Extracted entries:

━━━━━━━━━━━━━━━━━━━━

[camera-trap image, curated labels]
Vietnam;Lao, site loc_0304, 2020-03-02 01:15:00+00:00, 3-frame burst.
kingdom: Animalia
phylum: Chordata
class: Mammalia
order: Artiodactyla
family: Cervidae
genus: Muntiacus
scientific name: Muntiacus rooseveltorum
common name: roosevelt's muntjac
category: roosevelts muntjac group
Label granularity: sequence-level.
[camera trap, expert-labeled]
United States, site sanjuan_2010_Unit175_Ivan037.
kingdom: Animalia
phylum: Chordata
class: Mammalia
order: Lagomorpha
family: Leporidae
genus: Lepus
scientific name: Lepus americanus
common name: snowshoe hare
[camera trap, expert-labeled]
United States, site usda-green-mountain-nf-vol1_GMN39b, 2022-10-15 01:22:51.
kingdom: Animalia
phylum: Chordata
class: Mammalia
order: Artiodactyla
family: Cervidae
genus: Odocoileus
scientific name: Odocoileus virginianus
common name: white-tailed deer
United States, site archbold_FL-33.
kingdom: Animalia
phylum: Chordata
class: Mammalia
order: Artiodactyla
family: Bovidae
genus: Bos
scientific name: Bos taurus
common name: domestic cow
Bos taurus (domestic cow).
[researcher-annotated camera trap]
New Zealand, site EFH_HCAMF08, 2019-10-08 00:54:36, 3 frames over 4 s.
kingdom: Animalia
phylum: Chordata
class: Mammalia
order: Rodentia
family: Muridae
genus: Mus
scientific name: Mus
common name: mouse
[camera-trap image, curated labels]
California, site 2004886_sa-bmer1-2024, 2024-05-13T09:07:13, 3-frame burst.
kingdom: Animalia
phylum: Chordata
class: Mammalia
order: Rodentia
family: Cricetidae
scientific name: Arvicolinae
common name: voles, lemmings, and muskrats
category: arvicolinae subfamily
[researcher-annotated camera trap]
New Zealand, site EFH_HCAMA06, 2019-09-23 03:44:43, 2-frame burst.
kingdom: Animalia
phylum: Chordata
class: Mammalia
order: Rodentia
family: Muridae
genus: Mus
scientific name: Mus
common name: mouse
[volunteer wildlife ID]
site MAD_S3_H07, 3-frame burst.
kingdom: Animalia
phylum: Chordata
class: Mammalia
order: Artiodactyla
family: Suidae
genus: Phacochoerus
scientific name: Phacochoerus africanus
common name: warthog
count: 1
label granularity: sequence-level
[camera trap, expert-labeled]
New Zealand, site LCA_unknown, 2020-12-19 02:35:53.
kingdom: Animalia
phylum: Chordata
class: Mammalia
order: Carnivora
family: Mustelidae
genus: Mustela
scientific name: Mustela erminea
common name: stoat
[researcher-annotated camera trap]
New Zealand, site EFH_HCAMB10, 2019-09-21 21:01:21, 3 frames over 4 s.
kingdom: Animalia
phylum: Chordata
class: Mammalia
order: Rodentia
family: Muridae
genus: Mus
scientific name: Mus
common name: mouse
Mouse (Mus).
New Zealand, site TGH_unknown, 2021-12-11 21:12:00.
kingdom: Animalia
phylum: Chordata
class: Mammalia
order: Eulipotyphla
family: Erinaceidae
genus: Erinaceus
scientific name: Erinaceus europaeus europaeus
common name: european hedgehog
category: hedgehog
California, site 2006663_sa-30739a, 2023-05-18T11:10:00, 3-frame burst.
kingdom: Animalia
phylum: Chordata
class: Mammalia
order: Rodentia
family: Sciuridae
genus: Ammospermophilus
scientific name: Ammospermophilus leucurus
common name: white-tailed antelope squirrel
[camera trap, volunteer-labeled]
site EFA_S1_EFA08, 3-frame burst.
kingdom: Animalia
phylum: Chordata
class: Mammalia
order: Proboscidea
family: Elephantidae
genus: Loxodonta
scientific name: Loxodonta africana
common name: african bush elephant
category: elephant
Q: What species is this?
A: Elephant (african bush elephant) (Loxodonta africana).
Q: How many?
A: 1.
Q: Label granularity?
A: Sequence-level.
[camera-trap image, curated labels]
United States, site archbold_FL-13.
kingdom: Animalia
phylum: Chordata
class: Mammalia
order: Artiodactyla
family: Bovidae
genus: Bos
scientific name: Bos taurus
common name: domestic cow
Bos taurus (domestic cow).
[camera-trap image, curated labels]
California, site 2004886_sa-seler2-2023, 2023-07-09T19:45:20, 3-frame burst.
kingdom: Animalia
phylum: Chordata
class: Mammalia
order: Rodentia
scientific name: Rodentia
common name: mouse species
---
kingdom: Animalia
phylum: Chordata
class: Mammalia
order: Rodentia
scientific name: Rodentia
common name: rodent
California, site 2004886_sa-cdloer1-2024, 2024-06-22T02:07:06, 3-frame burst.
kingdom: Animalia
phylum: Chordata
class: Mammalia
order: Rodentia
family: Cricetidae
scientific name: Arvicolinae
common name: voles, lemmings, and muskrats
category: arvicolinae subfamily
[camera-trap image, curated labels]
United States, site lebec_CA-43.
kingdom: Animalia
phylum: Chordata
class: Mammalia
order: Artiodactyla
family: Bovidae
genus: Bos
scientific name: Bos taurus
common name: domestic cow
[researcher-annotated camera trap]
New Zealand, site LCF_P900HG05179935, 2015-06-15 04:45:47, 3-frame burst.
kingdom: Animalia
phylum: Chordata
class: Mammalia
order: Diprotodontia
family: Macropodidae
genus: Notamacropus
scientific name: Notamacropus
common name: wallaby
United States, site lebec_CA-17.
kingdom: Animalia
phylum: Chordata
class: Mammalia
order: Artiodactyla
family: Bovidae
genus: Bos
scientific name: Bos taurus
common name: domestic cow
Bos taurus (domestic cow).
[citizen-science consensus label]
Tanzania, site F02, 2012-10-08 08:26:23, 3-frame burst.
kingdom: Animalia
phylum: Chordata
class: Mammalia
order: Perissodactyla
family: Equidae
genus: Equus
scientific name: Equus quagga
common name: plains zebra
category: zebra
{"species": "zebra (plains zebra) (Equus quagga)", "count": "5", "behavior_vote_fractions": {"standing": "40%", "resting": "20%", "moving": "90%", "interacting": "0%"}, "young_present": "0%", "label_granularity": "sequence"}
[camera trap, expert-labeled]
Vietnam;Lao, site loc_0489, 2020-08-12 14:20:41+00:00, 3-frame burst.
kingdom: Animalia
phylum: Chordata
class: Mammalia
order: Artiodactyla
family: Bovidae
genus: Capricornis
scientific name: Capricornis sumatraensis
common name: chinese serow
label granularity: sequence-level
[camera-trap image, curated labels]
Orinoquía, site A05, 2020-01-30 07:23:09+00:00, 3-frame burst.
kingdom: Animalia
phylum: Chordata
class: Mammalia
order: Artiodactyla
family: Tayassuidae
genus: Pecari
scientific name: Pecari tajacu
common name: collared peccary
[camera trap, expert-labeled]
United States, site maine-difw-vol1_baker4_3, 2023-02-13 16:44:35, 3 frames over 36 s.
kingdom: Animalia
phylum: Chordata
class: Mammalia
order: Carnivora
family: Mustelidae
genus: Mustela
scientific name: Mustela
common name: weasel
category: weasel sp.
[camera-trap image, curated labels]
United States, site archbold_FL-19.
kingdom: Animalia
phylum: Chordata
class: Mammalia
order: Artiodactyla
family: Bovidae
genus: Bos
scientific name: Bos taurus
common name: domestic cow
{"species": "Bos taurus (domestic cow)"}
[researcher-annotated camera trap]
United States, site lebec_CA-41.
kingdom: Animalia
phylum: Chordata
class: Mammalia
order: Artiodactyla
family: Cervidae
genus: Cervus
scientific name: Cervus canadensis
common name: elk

━━━━━━━━━━━━━━━━━━━━

Problem details: Transcribe every record verbatim.

Exercise response:
[camera-trap image, curated labels]
Vietnam;Lao, site loc_0304, 2020-03-02 01:15:00+00:00, 3-frame burst.
kingdom: Animalia
phylum: Chordata
class: Mammalia
order: Artiodactyla
family: Cervidae
genus: Muntiacus
scientific name: Muntiacus rooseveltorum
common name: roosevelt's muntjac
category: roosevelts muntjac group
Label granularity: sequence-level.
[camera trap, expert-labeled]
United States, site sanjuan_2010_Unit175_Ivan037.
kingdom: Animalia
phylum: Chordata
class: Mammalia
order: Lagomorpha
family: Leporidae
genus: Lepus
scientific name: Lepus americanus
common name: snowshoe hare
[camera trap, expert-labeled]
United States, site usda-green-mountain-nf-vol1_GMN39b, 2022-10-15 01:22:51.
kingdom: Animalia
phylum: Chordata
class: Mammalia
order: Artiodactyla
family: Cervidae
genus: Odocoileus
scientific name: Odocoileus virginianus
common name: white-tailed deer
United States, site archbold_FL-33.
kingdom: Animalia
phylum: Chordata
class: Mammalia
order: Artiodactyla
family: Bovidae
genus: Bos
scientific name: Bos taurus
common name: domestic cow
Bos taurus (domestic cow).
[researcher-annotated camera trap]
New Zealand, site EFH_HCAMF08, 2019-10-08 00:54:36, 3 frames over 4 s.
kingdom: Animalia
phylum: Chordata
class: Mammalia
order: Rodentia
family: Muridae
genus: Mus
scientific name: Mus
common name: mouse
[camera-trap image, curated labels]
California, site 2004886_sa-bmer1-2024, 2024-05-13T09:07:13, 3-frame burst.
kingdom: Animalia
phylum: Chordata
class: Mammalia
order: Rodentia
family: Cricetidae
scientific name: Arvicolinae
common name: voles, lemmings, and muskrats
category: arvicolinae subfamily
[researcher-annotated camera trap]
New Zealand, site EFH_HCAMA06, 2019-09-23 03:44:43, 2-frame burst.
kingdom: Animalia
phylum: Chordata
class: Mammalia
order: Rodentia
family: Muridae
genus: Mus
scientific name: Mus
common name: mouse
[volunteer wildlife ID]
site MAD_S3_H07, 3-frame burst.
kingdom: Animalia
phylum: Chordata
class: Mammalia
order: Artiodactyla
family: Suidae
genus: Phacochoerus
scientific name: Phacochoerus africanus
common name: warthog
count: 1
label granularity: sequence-level
[camera trap, expert-labeled]
New Zealand, site LCA_unknown, 2020-12-19 02:35:53.
kingdom: Animalia
phylum: Chordata
class: Mammalia
order: Carnivora
family: Mustelidae
genus: Mustela
scientific name: Mustela erminea
common name: stoat
[researcher-annotated camera trap]
New Zealand, site EFH_HCAMB10, 2019-09-21 21:01:21, 3 frames over 4 s.
kingdom: Animalia
phylum: Chordata
class: Mammalia
order: Rodentia
family: Muridae
genus: Mus
scientific name: Mus
common name: mouse
Mouse (Mus).
New Zealand, site TGH_unknown, 2021-12-11 21:12:00.
kingdom: Animalia
phylum: Chordata
class: Mammalia
order: Eulipotyphla
family: Erinaceidae
genus: Erinaceus
scientific name: Erinaceus europaeus europaeus
common name: european hedgehog
category: hedgehog
California, site 2006663_sa-30739a, 2023-05-18T11:10:00, 3-frame burst.
kingdom: Animalia
phylum: Chordata
class: Mammalia
order: Rodentia
family: Sciuridae
genus: Ammospermophilus
scientific name: Ammospermophilus leucurus
common name: white-tailed antelope squirrel
[camera trap, volunteer-labeled]
site EFA_S1_EFA08, 3-frame burst.
kingdom: Animalia
phylum: Chordata
class: Mammalia
order: Proboscidea
family: Elephantidae
genus: Loxodonta
scientific name: Loxodonta africana
common name: african bush elephant
category: elephant
Q: What species is this?
A: Elephant (african bush elephant) (Loxodonta africana).
Q: How many?
A: 1.
Q: Label granularity?
A: Sequence-level.
[camera-trap image, curated labels]
United States, site archbold_FL-13.
kingdom: Animalia
phylum: Chordata
class: Mammalia
order: Artiodactyla
family: Bovidae
genus: Bos
scientific name: Bos taurus
common name: domestic cow
Bos taurus (domestic cow).
[camera-trap image, curated labels]
California, site 2004886_sa-seler2-2023, 2023-07-09T19:45:20, 3-frame burst.
kingdom: Animalia
phylum: Chordata
class: Mammalia
order: Rodentia
scientific name: Rodentia
common name: mouse species
---
kingdom: Animalia
phylum: Chordata
class: Mammalia
order: Rodentia
scientific name: Rodentia
common name: rodent
California, site 2004886_sa-cdloer1-2024, 2024-06-22T02:07:06, 3-frame burst.
kingdom: Animalia
phylum: Chordata
class: Mammalia
order: Rodentia
family: Cricetidae
scientific name: Arvicolinae
common name: voles, lemmings, and muskrats
category: arvicolinae subfamily
[camera-trap image, curated labels]
United States, site lebec_CA-43.
kingdom: Animalia
phylum: Chordata
class: Mammalia
order: Artiodactyla
family: Bovidae
genus: Bos
scientific name: Bos taurus
common name: domestic cow
[researcher-annotated camera trap]
New Zealand, site LCF_P900HG05179935, 2015-06-15 04:45:47, 3-frame burst.
kingdom: Animalia
phylum: Chordata
class: Mammalia
order: Diprotodontia
family: Macropodidae
genus: Notamacropus
scientific name: Notamacropus
common name: wallaby
United States, site lebec_CA-17.
kingdom: Animalia
phylum: Chordata
class: Mammalia
order: Artiodactyla
family: Bovidae
genus: Bos
scientific name: Bos taurus
common name: domestic cow
Bos taurus (domestic cow).
[citizen-science consensus label]
Tanzania, site F02, 2012-10-08 08:26:23, 3-frame burst.
kingdom: Animalia
phylum: Chordata
class: Mammalia
order: Perissodactyla
family: Equidae
genus: Equus
scientific name: Equus quagga
common name: plains zebra
category: zebra
{"species": "zebra (plains zebra) (Equus quagga)", "count": "5", "behavior_vote_fractions": {"standing": "40%", "resting": "20%", "moving": "90%", "interacting": "0%"}, "young_present": "0%", "label_granularity": "sequence"}
[camera trap, expert-labeled]
Vietnam;Lao, site loc_0489, 2020-08-12 14:20:41+00:00, 3-frame burst.
kingdom: Animalia
phylum: Chordata
class: Mammalia
order: Artiodactyla
family: Bovidae
genus: Capricornis
scientific name: Capricornis sumatraensis
common name: chinese serow
label granularity: sequence-level
[camera-trap image, curated labels]
Orinoquía, site A05, 2020-01-30 07:23:09+00:00, 3-frame burst.
kingdom: Animalia
phylum: Chordata
class: Mammalia
order: Artiodactyla
family: Tayassuidae
genus: Pecari
scientific name: Pecari tajacu
common name: collared peccary
[camera trap, expert-labeled]
United States, site maine-difw-vol1_baker4_3, 2023-02-13 16:44:35, 3 frames over 36 s.
kingdom: Animalia
phylum: Chordata
class: Mammalia
order: Carnivora
family: Mustelidae
genus: Mustela
scientific name: Mustela
common name: weasel
category: weasel sp.
[camera-trap image, curated labels]
United States, site archbold_FL-19.
kingdom: Animalia
phylum: Chordata
class: Mammalia
order: Artiodactyla
family: Bovidae
genus: Bos
scientific name: Bos taurus
common name: domestic cow
{"species": "Bos taurus (domestic cow)"}
[researcher-annotated camera trap]
United States, site lebec_CA-41.
kingdom: Animalia
phylum: Chordata
class: Mammalia
order: Artiodactyla
family: Cervidae
genus: Cervus
scientific name: Cervus canadensis
common name: elk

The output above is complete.